Problem to work on:
Please copy exactly the part of the records below that opens with the line containing "Building Energy Efficiency Chart" and closes with the line containing "Đèn led panel 3 màu là gì?", leaving out any pictures.

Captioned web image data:
== Segment start ==
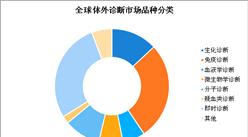 2020年全球体外诊断市场规模超700亿美元 中国市场潜力大(图)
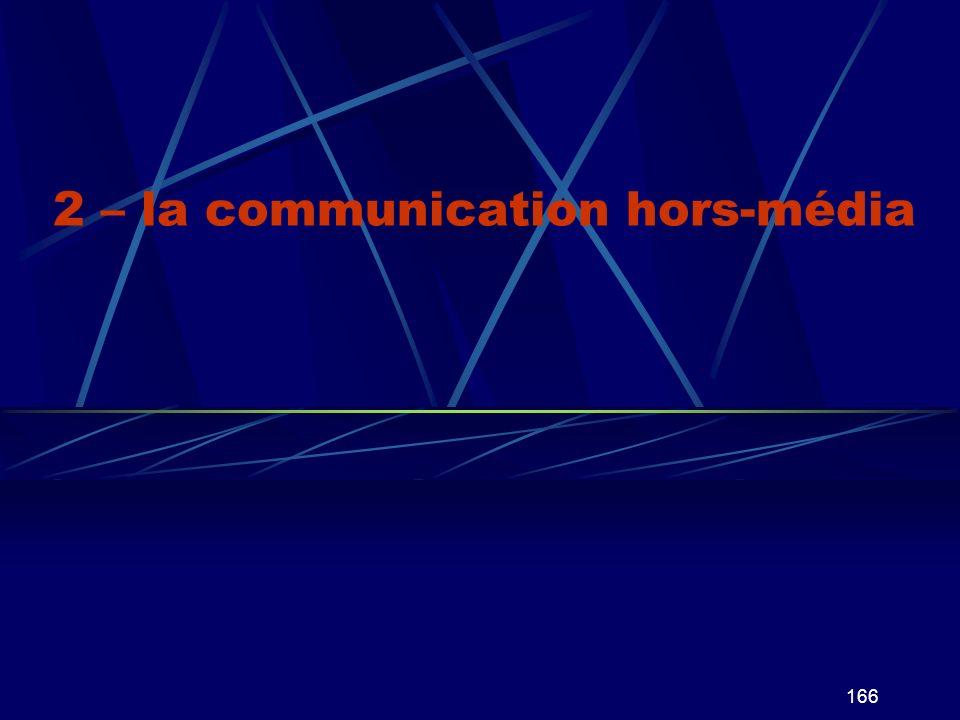 166 2 – la communication hors-média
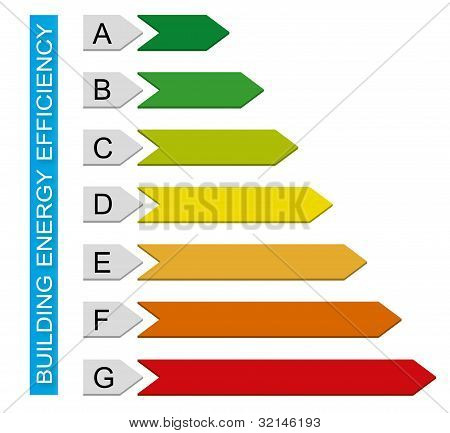 Building Energy Efficiency Chart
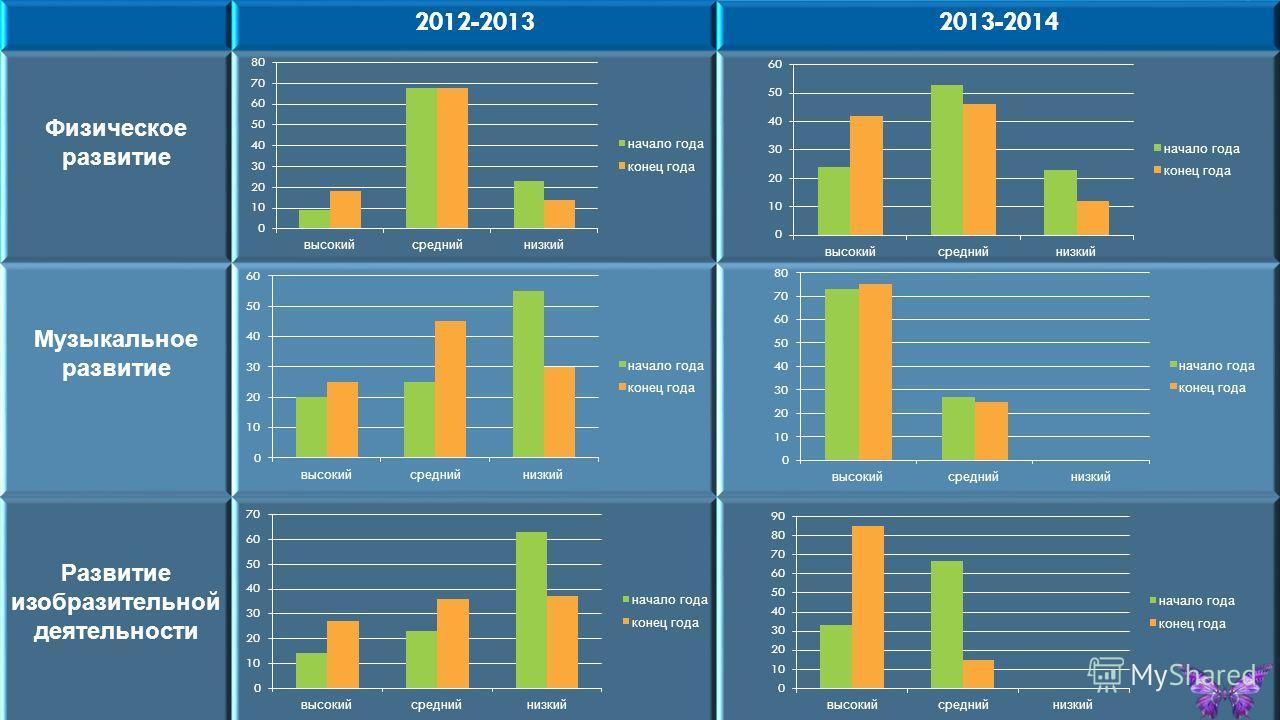 2012-20132013-2014 Физическое развитие Музыкальное развитие Развитие изобразительной деятельности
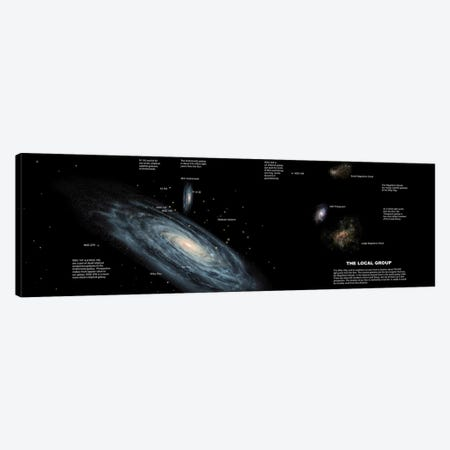 The Milky Way And The Other Members Of Our Local Group Of Galaxies Canvas Print #TRK1377} by Ron Miller Canvas Print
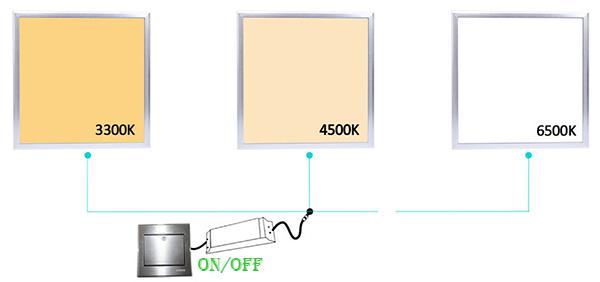 Đèn led panel 3 màu là gì?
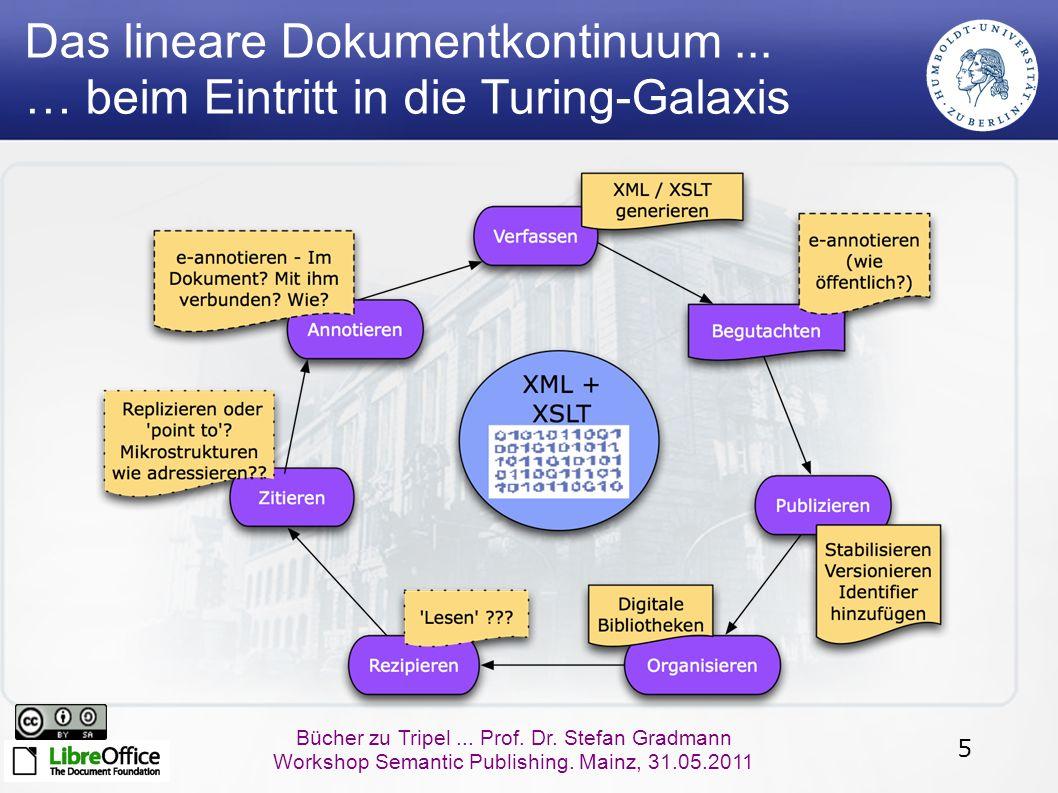 6 Bücher zu Tripel...Prof. Dr. Stefan Gradmann Workshop Semantic Publishing.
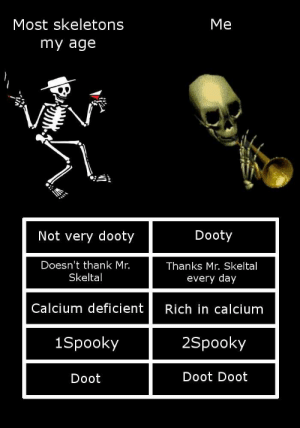 Doot Doot: Me  Most skeletons  my age  Not very dooty  Dooty  Doesn't thank Mr.  Skeltal  Thanks Mr. Skeltal  every day  Rich in calcium  2Spooky  Doot Doot  Calcium deficient  1Spooky  Doot
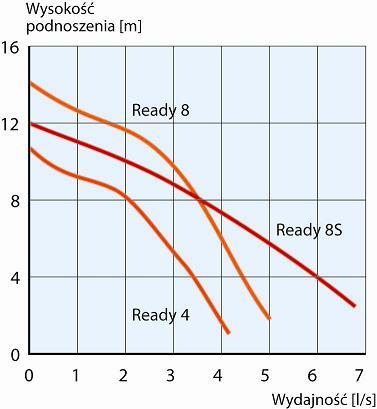 ready-wykres
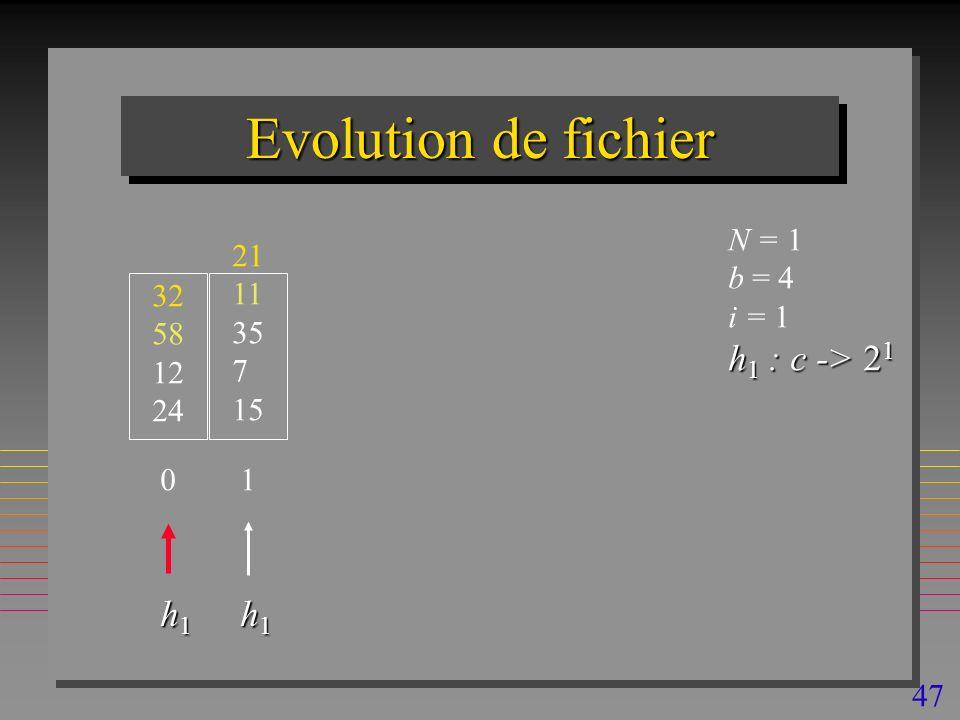 47 Evolution de fichier 32 58 12 24 N = 1 b = 4 i = 1 h 1 : c -> 2 1 0 21 11 35 7 15 1 h1h1h1h1 h1h1h1h1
== Segment end ==
Written response:
 Building Energy Efficiency Chart
 2012-20132013-2014 Физическое развитие Музыкальное развитие Развитие изобразительной деятельности
 The Milky Way And The Other Members Of Our Local Group Of Galaxies Canvas Print #TRK1377} by Ron Miller Canvas Print
 Đèn led panel 3 màu là gì?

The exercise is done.